Make no mistake, everyone should follow the law and there should be consequences befitting unlawful or illegal offenses, but being shot and killed for a misdemeanor, e.g., a traffic stop, running a traffic light, or being found with drugs doesn’t necessitate an individual being shot down like a dog. Many officers claim the deceased victim had a weapon and pointed it at them or appeared to be a threat to the public. And many videos presented are not clear or transparent, bringing about doubt. Internal investigations by law enforcement agencies usually favor the side of the policemen, literally letting guilty policemen off the hook with no legal consequences.

There is a growing number of young Black professional males (my two sons included) who have gun permits. Although they have gone through proper training, I would hate it if by chance they made a mistake and were shot by an officer who felt threatened by the mere fact of seeing a gun on an African American male. Unfortunately, the thought of a Black male with a gun (however legal) still poses a problem in our society—despite guns being legally carried and accepted by our White counterparts.

There are a growing number of communities advocating for tougher consequences for chronic repeaters of felony crimes, especially aggravated robbery and drugs related violations. However minor misdemeanor punishment shouldn’t result in death, especially when you have police officers that are intimidated by young Black men in general.

There are people who shouldn’t be officers and it is apparent that contentious training procedures may need to be revisited and changed.
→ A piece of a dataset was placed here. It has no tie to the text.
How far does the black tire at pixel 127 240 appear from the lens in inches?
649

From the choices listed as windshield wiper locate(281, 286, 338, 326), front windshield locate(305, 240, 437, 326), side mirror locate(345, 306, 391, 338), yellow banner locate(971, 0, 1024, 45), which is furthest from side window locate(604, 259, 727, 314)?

It is understood that when an officer pulls his gun, it is not to hurt or maim a suspect but to kill. This isn’t an indictment of the brave and honorable men who put their lives in harm’s way to protect and serve our communities. But there appear to be negative elements that should be individually or systemically revisited and corrected.

Make no mistake, there is a drive and need for tougher laws and measures to keep our communities safe. Many in the Black community and other communities of color are staunchly asking for equal enforcement and treatment of the law—law that should encompass all citizens regardless of race. We all know there are a number of factors that contribute to crime, but that should not give anyone the green light to intentionally break our laws.

Without question, African Americans and people of color should be afforded the same dignity and respect given their White counterparts and not disproportionately targeted and unduly harassed.

This is our reality and whether one agrees or not, it must be addressed if police and community relationships in predominantly disadvantaged and Black communities are to improve.

Nashville may have set a national precedent by having an officer indicted for murder of a young man by a higher court judge after being denied by a lower court judge. There is the hope that justice will prevail. Too many deaths by lawmen have gone unpunished and swept under the carpet.

The formation of a Community Oversight Board is growing in many cities and is needed to better the relationship between the community and the police. Such boards offer the community empowerment by addressing complaints alleged against policemen by citizens. Think of it as a form of checks and balances in keeping the agency honest.

We all can win, and Nashville can be a better and safer place to live in if we all work together.